- Raí, ex-capitão do Paris Saint‑Germain, é a personalidade da semana no Le Monde; a entrevista foi publicada na edição que chegou às bancas neste fim de semana, com data de 20.
- Ele afirma que não podia ser jogador mediano, pois a comparação com o irmão Sócrates seria insuportável.
- O relato destaca a influência da família, com pais que valorizavam estudo, esporte e engajamento social, e a referência ao irmão Sócrates, ídolo e símbolo da Democracia Corinthiana.
- Raí chegou ao PSG em 1993, tornou-se capitão, aprendeu francês, estudou na Sorbonne e consolidou interesse pela cultura e pela política.

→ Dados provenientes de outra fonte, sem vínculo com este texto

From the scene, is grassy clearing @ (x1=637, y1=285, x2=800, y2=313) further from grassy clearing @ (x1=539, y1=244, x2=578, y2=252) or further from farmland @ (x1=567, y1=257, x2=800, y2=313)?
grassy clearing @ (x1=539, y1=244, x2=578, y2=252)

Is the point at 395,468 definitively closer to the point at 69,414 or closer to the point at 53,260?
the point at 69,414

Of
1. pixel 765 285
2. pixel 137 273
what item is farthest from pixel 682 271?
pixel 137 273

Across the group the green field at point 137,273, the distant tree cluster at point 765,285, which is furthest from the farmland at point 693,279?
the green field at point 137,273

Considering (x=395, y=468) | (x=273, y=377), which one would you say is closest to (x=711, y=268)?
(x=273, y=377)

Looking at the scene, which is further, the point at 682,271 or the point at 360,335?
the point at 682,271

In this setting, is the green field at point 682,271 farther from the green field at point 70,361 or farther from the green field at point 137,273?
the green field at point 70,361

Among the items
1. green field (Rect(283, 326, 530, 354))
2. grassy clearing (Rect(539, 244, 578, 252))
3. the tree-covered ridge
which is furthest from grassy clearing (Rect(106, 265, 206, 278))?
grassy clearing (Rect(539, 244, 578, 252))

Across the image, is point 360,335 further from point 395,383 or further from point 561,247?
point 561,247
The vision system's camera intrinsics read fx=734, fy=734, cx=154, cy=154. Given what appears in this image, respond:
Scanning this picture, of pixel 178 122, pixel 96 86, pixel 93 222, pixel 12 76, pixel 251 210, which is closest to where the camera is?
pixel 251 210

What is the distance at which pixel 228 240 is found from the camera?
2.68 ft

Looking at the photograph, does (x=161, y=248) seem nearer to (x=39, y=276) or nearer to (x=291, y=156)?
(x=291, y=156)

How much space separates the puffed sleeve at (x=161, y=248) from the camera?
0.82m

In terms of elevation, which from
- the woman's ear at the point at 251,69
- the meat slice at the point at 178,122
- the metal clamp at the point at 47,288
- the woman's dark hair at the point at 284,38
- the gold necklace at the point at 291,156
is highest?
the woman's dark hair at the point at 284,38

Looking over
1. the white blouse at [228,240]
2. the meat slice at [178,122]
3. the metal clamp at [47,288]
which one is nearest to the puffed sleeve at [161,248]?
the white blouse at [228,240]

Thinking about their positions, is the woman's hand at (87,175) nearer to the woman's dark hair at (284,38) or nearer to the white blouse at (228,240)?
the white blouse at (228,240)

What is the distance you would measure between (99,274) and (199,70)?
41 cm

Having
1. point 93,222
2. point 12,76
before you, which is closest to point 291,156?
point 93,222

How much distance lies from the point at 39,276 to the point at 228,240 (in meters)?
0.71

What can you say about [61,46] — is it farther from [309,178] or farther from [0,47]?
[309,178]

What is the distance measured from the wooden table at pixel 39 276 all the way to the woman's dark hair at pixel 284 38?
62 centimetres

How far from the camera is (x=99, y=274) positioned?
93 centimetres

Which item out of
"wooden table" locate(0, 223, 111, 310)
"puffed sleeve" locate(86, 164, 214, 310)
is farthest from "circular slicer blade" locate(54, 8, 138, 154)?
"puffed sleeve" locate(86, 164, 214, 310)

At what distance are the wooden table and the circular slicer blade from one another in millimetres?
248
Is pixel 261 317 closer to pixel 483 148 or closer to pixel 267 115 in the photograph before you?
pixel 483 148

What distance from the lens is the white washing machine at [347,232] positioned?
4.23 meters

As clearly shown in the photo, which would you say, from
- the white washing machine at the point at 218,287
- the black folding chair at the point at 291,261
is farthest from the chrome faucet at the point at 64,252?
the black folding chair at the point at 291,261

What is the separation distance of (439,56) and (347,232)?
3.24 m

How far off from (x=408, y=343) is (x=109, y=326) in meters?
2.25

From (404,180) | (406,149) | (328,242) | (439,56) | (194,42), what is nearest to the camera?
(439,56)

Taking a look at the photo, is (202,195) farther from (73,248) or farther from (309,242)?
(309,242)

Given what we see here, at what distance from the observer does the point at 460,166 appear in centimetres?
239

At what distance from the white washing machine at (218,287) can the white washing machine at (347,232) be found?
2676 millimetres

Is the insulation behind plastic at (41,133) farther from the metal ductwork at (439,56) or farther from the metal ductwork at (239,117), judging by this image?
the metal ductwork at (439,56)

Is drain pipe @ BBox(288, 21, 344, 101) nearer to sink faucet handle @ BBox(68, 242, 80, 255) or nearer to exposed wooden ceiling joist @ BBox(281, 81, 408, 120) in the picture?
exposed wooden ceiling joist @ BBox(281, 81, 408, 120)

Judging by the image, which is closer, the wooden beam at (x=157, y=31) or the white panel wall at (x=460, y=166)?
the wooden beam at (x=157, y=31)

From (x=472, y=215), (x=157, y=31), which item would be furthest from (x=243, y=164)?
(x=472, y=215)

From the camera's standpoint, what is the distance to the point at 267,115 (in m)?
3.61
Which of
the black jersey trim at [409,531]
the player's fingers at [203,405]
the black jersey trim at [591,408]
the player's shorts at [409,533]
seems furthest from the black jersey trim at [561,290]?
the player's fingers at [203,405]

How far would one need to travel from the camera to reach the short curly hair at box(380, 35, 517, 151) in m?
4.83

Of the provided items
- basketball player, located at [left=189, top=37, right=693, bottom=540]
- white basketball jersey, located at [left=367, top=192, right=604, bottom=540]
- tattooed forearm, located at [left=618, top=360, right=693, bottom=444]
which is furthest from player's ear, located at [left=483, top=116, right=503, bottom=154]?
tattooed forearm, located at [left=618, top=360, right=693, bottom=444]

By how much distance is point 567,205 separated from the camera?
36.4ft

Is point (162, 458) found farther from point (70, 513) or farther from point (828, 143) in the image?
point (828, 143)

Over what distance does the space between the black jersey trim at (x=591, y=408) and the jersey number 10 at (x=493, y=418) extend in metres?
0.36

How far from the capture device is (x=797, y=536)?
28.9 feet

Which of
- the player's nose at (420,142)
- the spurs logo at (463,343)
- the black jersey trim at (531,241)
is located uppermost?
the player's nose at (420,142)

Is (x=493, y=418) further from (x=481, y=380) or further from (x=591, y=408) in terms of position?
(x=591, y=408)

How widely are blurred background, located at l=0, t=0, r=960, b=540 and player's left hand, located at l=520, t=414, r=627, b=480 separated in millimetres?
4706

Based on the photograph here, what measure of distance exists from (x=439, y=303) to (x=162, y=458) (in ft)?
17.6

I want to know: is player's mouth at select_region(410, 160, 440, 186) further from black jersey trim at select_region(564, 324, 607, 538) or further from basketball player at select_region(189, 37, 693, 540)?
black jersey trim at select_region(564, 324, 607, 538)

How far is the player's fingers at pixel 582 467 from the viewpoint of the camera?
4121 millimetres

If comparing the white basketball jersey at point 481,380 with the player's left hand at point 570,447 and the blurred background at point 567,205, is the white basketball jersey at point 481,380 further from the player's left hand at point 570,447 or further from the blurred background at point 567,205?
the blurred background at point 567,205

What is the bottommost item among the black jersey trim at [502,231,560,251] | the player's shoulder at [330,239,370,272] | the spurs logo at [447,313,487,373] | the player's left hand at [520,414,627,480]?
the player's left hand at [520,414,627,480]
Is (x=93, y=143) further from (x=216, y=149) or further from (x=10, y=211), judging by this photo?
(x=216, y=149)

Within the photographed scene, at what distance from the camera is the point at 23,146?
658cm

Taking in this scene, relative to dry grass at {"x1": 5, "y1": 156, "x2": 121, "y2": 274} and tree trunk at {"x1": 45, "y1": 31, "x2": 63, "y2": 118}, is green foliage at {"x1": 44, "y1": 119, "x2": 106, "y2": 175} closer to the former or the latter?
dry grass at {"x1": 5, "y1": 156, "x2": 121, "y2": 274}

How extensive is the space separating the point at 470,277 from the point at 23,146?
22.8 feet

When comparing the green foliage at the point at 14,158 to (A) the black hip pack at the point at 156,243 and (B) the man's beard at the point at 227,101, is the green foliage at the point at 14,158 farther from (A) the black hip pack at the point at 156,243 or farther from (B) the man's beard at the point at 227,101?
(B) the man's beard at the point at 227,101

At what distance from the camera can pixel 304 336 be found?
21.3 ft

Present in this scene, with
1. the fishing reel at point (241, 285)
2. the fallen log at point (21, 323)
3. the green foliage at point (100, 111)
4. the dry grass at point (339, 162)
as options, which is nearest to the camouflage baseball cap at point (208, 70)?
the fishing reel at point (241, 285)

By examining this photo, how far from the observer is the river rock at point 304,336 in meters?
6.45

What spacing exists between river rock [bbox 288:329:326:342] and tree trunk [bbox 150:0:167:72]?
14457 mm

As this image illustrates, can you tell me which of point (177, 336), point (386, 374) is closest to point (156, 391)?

- Após encerrar a carreira em 2000, criou a ONG Gol de Letra com Leonardo; é crítico de populismos, atua fora da política institucional e possui dupla nacionalidade, além de ter sido condecorado com a Legião de Honra.
Raí, ex-jogador da seleção brasileira e ídolo do PSG, é tema da edição da semana do Le Monde. A entrevista, publicada neste fim de semana, traz o relato do atleta sobre momentos decisivos da vida. O destaque da chamada de capa resume o tom do depoimento: a sensação de ter uma “varinha mágica” no futebol.
O ex-capitão do PSG relembra a infância em meio a seis irmãos, com pais que valorizavam estudo, esporte e engajamento social. Ele cita Sócrates, irmão mais velho e símbolo da Democracia Corinthiana, como referência que o levou a evitar tornar-se um jogador mediano.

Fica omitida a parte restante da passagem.